((

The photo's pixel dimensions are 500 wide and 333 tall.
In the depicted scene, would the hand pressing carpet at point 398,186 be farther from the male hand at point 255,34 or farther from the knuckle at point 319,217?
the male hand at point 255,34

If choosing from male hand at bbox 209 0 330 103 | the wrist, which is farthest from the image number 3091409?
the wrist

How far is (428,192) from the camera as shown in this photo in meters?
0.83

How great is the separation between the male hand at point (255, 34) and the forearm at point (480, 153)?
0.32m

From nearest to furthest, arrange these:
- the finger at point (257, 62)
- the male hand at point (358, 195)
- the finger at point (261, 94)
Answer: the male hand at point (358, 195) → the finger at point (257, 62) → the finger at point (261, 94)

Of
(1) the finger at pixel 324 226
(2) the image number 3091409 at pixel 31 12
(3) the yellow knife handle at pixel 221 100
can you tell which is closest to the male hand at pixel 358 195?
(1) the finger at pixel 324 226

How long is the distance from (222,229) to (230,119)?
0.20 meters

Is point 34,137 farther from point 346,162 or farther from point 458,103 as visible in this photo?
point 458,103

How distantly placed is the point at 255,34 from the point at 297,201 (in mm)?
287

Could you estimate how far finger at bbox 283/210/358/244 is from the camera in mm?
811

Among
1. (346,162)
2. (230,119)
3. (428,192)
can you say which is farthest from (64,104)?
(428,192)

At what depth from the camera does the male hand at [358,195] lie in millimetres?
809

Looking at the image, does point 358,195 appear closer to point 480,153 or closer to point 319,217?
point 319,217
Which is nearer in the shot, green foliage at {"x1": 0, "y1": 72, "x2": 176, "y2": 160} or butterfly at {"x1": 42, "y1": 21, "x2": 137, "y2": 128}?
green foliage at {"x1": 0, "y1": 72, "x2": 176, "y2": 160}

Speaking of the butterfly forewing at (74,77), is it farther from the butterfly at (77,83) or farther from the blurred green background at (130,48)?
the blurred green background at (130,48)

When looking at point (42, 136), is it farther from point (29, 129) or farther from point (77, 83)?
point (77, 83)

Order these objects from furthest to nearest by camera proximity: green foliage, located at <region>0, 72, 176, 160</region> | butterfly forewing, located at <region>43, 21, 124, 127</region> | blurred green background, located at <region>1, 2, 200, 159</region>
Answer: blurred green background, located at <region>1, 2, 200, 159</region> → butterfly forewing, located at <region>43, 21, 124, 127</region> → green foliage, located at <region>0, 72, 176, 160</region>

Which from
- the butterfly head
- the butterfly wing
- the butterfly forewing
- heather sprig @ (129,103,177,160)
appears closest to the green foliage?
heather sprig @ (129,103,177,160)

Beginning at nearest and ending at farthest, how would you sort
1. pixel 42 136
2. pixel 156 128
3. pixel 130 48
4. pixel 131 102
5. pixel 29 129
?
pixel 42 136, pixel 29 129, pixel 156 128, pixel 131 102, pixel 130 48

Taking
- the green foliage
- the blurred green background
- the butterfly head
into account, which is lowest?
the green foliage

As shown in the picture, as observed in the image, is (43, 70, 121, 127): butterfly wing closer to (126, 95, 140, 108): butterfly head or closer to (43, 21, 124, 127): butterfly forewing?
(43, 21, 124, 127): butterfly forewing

))

● **THE REQUEST**
Print the records above exactly as they appear.

● **SOLUTION TO THE PROBLEM**
The photo's pixel dimensions are 500 wide and 333 tall.
In the depicted scene, would the hand pressing carpet at point 398,186 be farther from the male hand at point 255,34 or farther from the knuckle at point 319,217?
the male hand at point 255,34

If choosing from male hand at bbox 209 0 330 103 | the wrist, which is farthest from the image number 3091409?
the wrist

How far is (428,192) from the camera as shown in this photo in meters?
0.83

How great is the separation between the male hand at point (255, 34) and the forearm at point (480, 153)?
0.32m

From nearest to furthest, arrange these:
- the finger at point (257, 62)
- the male hand at point (358, 195)
- the finger at point (261, 94)
Answer: the male hand at point (358, 195) → the finger at point (257, 62) → the finger at point (261, 94)

Of
(1) the finger at pixel 324 226
(2) the image number 3091409 at pixel 31 12
(3) the yellow knife handle at pixel 221 100
can you tell which is closest to the male hand at pixel 358 195?
(1) the finger at pixel 324 226

How long is the distance from (222,229) to (230,119)?
0.20 meters

Is point 34,137 farther from point 346,162 or farther from point 458,103 as visible in this photo?
point 458,103

How distantly placed is the point at 255,34 from the point at 297,201 (in mm)?
287

Could you estimate how far finger at bbox 283/210/358/244 is from the camera in mm?
811

Among
1. (346,162)
2. (230,119)
3. (428,192)
can you say which is farthest from (64,104)?
(428,192)

At what depth from the camera does the male hand at [358,195] lie in millimetres?
809

Looking at the image, does point 358,195 appear closer to point 480,153 or closer to point 319,217?
point 319,217
Which is nearer in the shot, green foliage at {"x1": 0, "y1": 72, "x2": 176, "y2": 160} or butterfly at {"x1": 42, "y1": 21, "x2": 137, "y2": 128}?
green foliage at {"x1": 0, "y1": 72, "x2": 176, "y2": 160}

Speaking of the butterfly forewing at (74,77), is it farther from the butterfly at (77,83) or farther from the blurred green background at (130,48)?
the blurred green background at (130,48)

When looking at point (42, 136), is it farther from point (29, 129) or farther from point (77, 83)?
point (77, 83)

Order these objects from furthest to nearest by camera proximity: green foliage, located at <region>0, 72, 176, 160</region> | butterfly forewing, located at <region>43, 21, 124, 127</region> | blurred green background, located at <region>1, 2, 200, 159</region>
Answer: blurred green background, located at <region>1, 2, 200, 159</region> → butterfly forewing, located at <region>43, 21, 124, 127</region> → green foliage, located at <region>0, 72, 176, 160</region>

Which from
- the butterfly head
- the butterfly wing
- the butterfly forewing
- heather sprig @ (129,103,177,160)
appears closest to the green foliage?
heather sprig @ (129,103,177,160)

Beginning at nearest and ending at farthest, how would you sort
1. pixel 42 136
2. pixel 156 128
3. pixel 130 48
4. pixel 131 102
5. pixel 29 129
?
pixel 42 136, pixel 29 129, pixel 156 128, pixel 131 102, pixel 130 48

Taking
- the green foliage
- the blurred green background
- the butterfly head
into account, which is lowest?
the green foliage

As shown in the picture, as observed in the image, is (43, 70, 121, 127): butterfly wing closer to (126, 95, 140, 108): butterfly head or closer to (43, 21, 124, 127): butterfly forewing?
(43, 21, 124, 127): butterfly forewing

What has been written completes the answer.